◆ What needs to be done
Render every line of the records below as a Markdown table with the columns "Row" and "Content". Number the rows in order and leave out blank lines.

◆ Records provided

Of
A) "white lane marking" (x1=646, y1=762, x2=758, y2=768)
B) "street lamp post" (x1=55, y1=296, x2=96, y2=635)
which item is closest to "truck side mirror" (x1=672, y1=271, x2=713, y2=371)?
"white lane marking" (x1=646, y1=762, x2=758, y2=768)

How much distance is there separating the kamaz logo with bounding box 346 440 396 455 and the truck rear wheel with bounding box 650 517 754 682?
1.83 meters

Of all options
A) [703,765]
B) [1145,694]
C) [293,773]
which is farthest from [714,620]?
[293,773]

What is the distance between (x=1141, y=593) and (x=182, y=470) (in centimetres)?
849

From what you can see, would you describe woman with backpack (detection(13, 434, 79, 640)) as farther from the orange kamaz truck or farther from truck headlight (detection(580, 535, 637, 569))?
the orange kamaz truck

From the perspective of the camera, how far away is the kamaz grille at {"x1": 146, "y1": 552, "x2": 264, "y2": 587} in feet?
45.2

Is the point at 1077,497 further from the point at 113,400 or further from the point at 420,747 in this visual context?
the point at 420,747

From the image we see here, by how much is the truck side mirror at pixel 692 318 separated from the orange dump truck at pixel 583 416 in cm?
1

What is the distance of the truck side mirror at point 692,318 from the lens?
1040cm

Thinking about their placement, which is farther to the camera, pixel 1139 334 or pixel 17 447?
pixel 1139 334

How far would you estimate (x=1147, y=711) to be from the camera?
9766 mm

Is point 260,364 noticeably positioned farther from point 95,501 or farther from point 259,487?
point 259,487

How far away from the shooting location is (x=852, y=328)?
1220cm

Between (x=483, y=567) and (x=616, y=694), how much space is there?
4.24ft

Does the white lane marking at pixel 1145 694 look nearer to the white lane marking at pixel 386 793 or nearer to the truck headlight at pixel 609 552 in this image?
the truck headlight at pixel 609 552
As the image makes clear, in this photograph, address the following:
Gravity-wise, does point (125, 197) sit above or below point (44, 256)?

◆ Solved problem
| Row | Content |
|---|---|
| 1 | Of |
| 2 | A) "white lane marking" (x1=646, y1=762, x2=758, y2=768) |
| 3 | B) "street lamp post" (x1=55, y1=296, x2=96, y2=635) |
| 4 | which item is closest to "truck side mirror" (x1=672, y1=271, x2=713, y2=371)? |
| 5 | "white lane marking" (x1=646, y1=762, x2=758, y2=768) |
| 6 | How much distance is there separating the kamaz logo with bounding box 346 440 396 455 and the truck rear wheel with bounding box 650 517 754 682? |
| 7 | 1.83 meters |
| 8 | Of all options |
| 9 | A) [703,765] |
| 10 | B) [1145,694] |
| 11 | C) [293,773] |
| 12 | which is farthest from [714,620]? |
| 13 | [293,773] |
| 14 | What is the distance between (x=1141, y=593) and (x=182, y=470) (in centimetres)? |
| 15 | 849 |
| 16 | From what you can see, would you describe woman with backpack (detection(13, 434, 79, 640)) as farther from the orange kamaz truck or farther from truck headlight (detection(580, 535, 637, 569))? |
| 17 | the orange kamaz truck |
| 18 | From the perspective of the camera, how far away is the kamaz grille at {"x1": 146, "y1": 552, "x2": 264, "y2": 587} in feet? |
| 19 | 45.2 |
| 20 | Is the point at 1077,497 further from the point at 113,400 or further from the point at 420,747 in this visual context? |
| 21 | the point at 420,747 |
| 22 | From the image we see here, by how much is the truck side mirror at pixel 692 318 separated from the orange dump truck at pixel 583 416 in cm? |
| 23 | 1 |
| 24 | What is the distance of the truck side mirror at point 692,318 from the lens? |
| 25 | 1040cm |
| 26 | Thinking about their placement, which is farther to the camera, pixel 1139 334 or pixel 17 447? |
| 27 | pixel 1139 334 |
| 28 | How far would you estimate (x=1147, y=711) to be from the camera? |
| 29 | 9766 mm |
| 30 | Is point 260,364 noticeably positioned farther from point 95,501 or farther from point 259,487? |
| 31 | point 259,487 |
| 32 | How far away from the shooting location is (x=852, y=328)? |
| 33 | 1220cm |
| 34 | Between (x=483, y=567) and (x=616, y=694), how much space is there? |
| 35 | 4.24ft |
| 36 | Does the white lane marking at pixel 1145 694 look nearer to the white lane marking at pixel 386 793 or nearer to the truck headlight at pixel 609 552 in this image? |
| 37 | the truck headlight at pixel 609 552 |
| 38 | As the image makes clear, in this photograph, address the following: |
| 39 | Gravity-wise, does point (125, 197) sit above or below point (44, 256)? |